There are public resources that help characterize human VEN biology, but I am not aware of a public raw dataset specifically measuring VENs in FTD or autism in a way that would support direct mechanistic validation, in FTD the evidence is still mainly neuropathological and stereological. In autism the literature is limited, since mice do not have canonical VENs, OSD-618 and related mouse transcriptomic analyses can at most provide indirect consistency with a broader circuit or stress-response interpretation, not direct validation of a VEN-specific mechanism.

Agreed. That was actually my original intent when I posted my initial post, I was looking for datasets that would allow more direct testing. The “limitation to flag” section in my initial post already noted that mice don’t have VENs and asked the community for suggestions on datasets with better ACC/layer V resolution.

The analyses I’ve run establish the behavioral and molecular patterns as consistent with predictions, but as you’ve confirmed, direct VEN validation would require primate data or circuit manipulation studies that I haven’t been able to find yet.

@anuiris I’ve run the analysis and now have the preliminary results from the ground-based comparison using OSD-202 (21-day HLU + 0.04 Gy gamma radiation, whole brain RNA-Seq, 1 month post-treatment, GeneLab-processed DE results),(NASA OSDR: Open Science for Life in Space).

The myelination category shows the opposite response under ground stress compared to spaceflight. In GSE239336 (ISS frontal cortex), myelination genes were significantly upregulated (mean log2FC = +0.41, p = 0.016). In OSD-202, myelination genes are significantly downregulated across all three ground conditions:

  • Combined IR+HLU: mean log2FC = -0.22, t(4) = -3.00, p = 0.040
  • Radiation only: mean log2FC = -0.54, t(4) = -11.85, p = 0.0003
  • HLU only: mean log2FC = -0.31, t(4) = -2.97, p = 0.041

This suggests the myelination upregulation in spaceflight is not a general stress response. Ground analogs of the same stressors produce the opposite effect on myelination genes, which could mean the compensatory upregulation requires something unique to the spaceflight environment that ground models don’t fully replicate.

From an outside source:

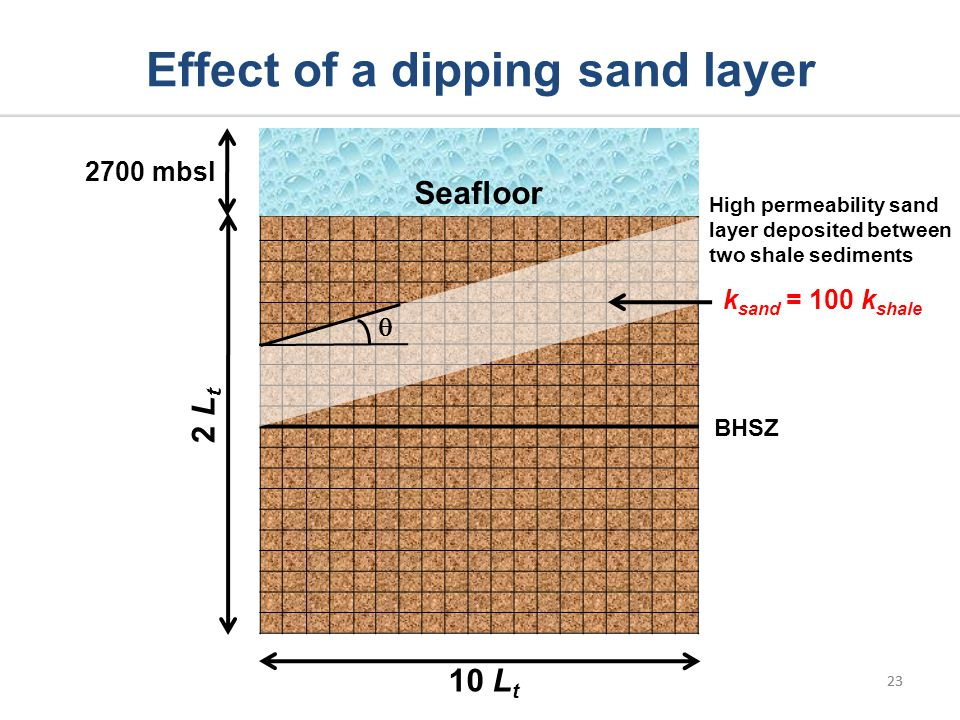 23 k sand = 100 k shale Effect of a dipping sand layer 23 Seafloor 2 L t 10 L t 2700 mbsl High permeability sand layer deposited between two shale sed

Important caveats: OSD-202 uses whole brain (not frontal cortex), tissue was collected 1 month post-treatment (not immediately after exposure), radiation type and dose differ (0.04 Gy gamma vs mixed ISS field). These differences could contribute to the divergent response and need to be considered when interpreting the comparison.

Code and results: GitHub - esila-keskin/ven-ground-stress-comparison · GitHub

Would you interpret the opposite-direction myelination response as supporting spaceflight specificity, or do you think the tissue and timing differences between OSD-202 and GSE239336 are large enough that the comparison isn’t clean enough to draw that conclusion yet?